_Given request_.
Copy, word for word, the stretch of entries from the line containing "From the viewer, what" through the end of the entries. Leave the pictures out.

_Record list_.
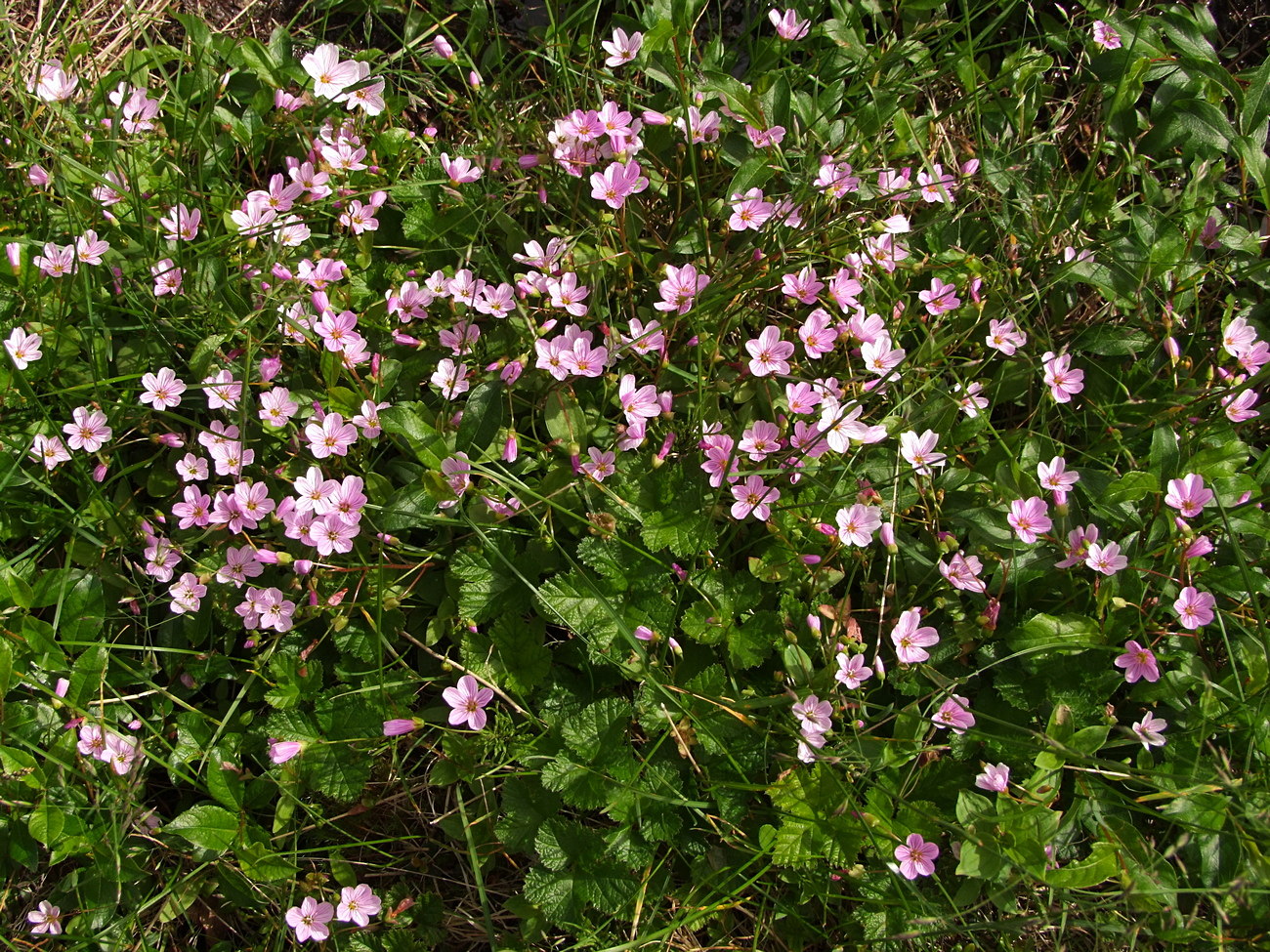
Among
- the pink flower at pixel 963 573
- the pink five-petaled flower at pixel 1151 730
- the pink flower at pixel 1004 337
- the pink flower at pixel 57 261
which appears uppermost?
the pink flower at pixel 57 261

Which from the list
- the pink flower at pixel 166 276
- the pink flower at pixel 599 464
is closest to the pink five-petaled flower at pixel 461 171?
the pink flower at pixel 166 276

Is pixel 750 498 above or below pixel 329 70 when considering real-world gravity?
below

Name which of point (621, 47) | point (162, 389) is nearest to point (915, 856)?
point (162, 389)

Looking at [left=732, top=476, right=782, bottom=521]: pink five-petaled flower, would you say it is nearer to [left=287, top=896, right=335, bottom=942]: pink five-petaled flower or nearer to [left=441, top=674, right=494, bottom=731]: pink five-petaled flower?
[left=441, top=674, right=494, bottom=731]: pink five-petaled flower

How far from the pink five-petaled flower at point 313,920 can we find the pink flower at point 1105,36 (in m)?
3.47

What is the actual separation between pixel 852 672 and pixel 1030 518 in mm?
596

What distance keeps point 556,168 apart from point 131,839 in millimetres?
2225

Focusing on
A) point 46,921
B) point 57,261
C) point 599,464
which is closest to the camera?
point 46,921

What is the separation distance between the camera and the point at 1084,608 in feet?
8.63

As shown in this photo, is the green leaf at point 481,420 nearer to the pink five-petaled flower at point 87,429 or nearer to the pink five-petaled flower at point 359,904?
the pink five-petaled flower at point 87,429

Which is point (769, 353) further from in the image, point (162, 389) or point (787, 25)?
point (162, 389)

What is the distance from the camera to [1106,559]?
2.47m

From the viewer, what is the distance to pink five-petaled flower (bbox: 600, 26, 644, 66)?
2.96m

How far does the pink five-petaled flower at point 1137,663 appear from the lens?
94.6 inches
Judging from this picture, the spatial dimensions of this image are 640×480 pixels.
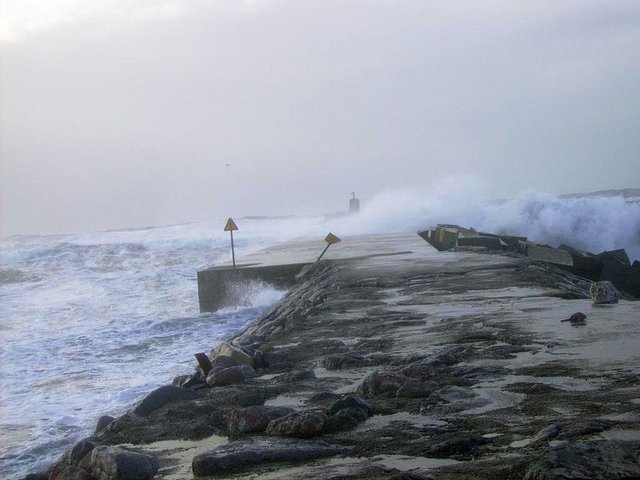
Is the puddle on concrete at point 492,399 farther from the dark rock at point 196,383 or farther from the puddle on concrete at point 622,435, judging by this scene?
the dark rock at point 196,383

_Completed task_.
From the viewer, what is the distance to pink five-petaled flower (bbox: 600, 26, 644, 66)?
2.96m

How far does the pink five-petaled flower at point 1137,663 appear from the lens?
94.6 inches
Judging from this picture, the spatial dimensions of this image are 640×480 pixels.
Is the puddle on concrete at point 492,399 farther from the dark rock at point 196,383 or farther from the puddle on concrete at point 622,435, judging by this scene?
the dark rock at point 196,383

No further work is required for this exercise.